| |
| |
| |
L.R. Mc Colvin Het eeuwfeest der Britse openbare leeszalen en bibliotheken
(Vert. Dr H.E. Greve)
Groot-brittannië heeft in 1950 het eeuwfeest van zijn Public Libraries gevierd. Al in de 15e eeuw kende men hier voor het publiek toegankelijke bibliotheken. Maar 1850 is het geboortejaar van de moderne openbare bibliotheek met de geheel nieuwe doelstelling bibliotheken te zijn, bestemd voor en betaald door het volk in zijn geheel.

> [Gegevensblok]:

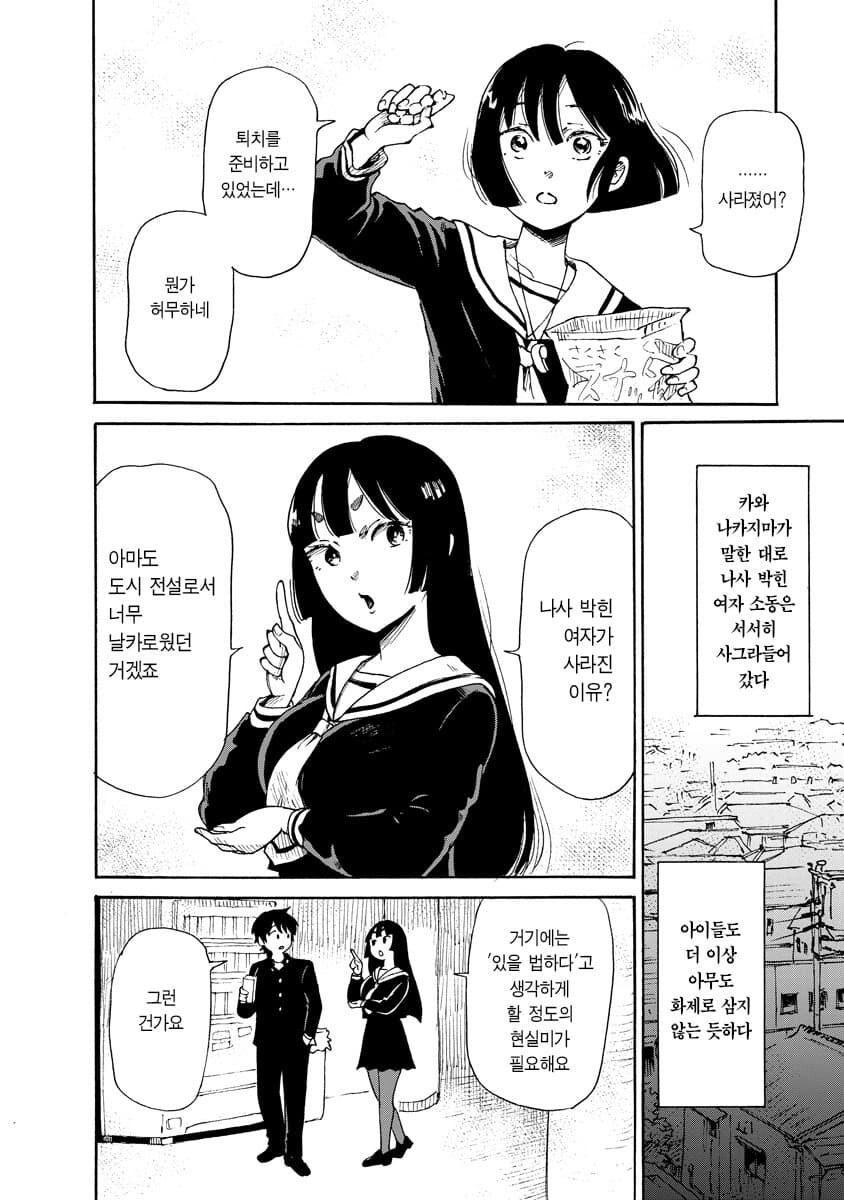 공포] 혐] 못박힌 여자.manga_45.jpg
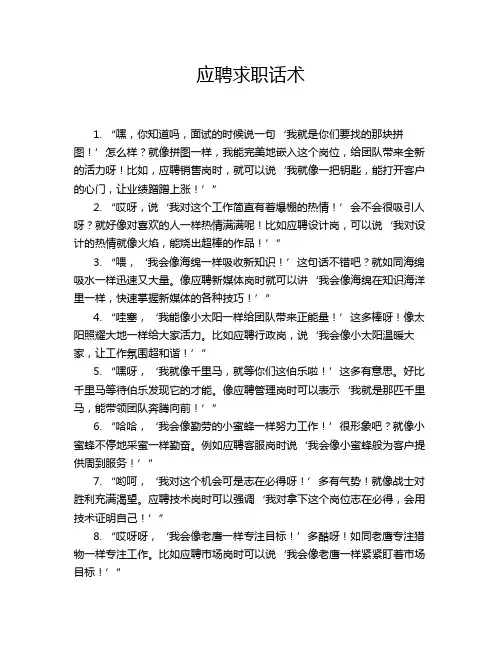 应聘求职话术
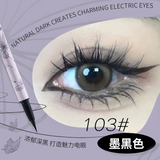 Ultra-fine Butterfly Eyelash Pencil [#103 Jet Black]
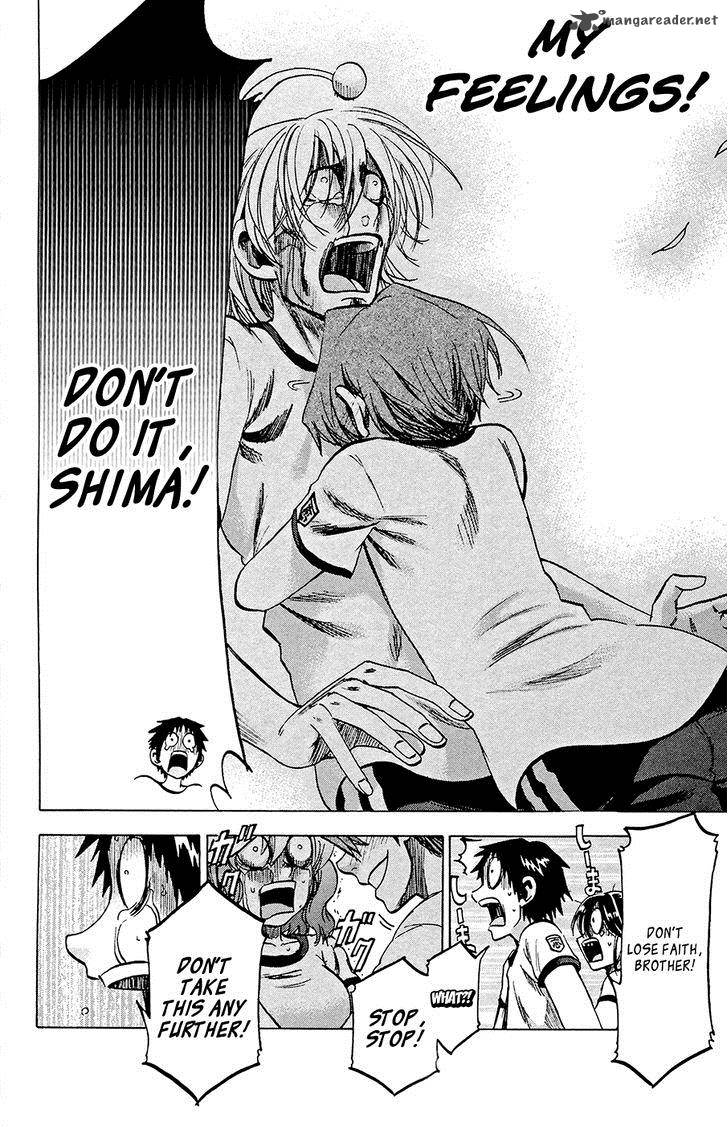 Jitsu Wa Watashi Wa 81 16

> [Opgave]: Welk jaar noemt de leestekst over de Britse openbare bibliotheken als het geboortejaar van de moderne openbare bibliotheek?

> [Antwoordvak]: 1850 is het geboortejaar van de moderne openbare bibliotheek.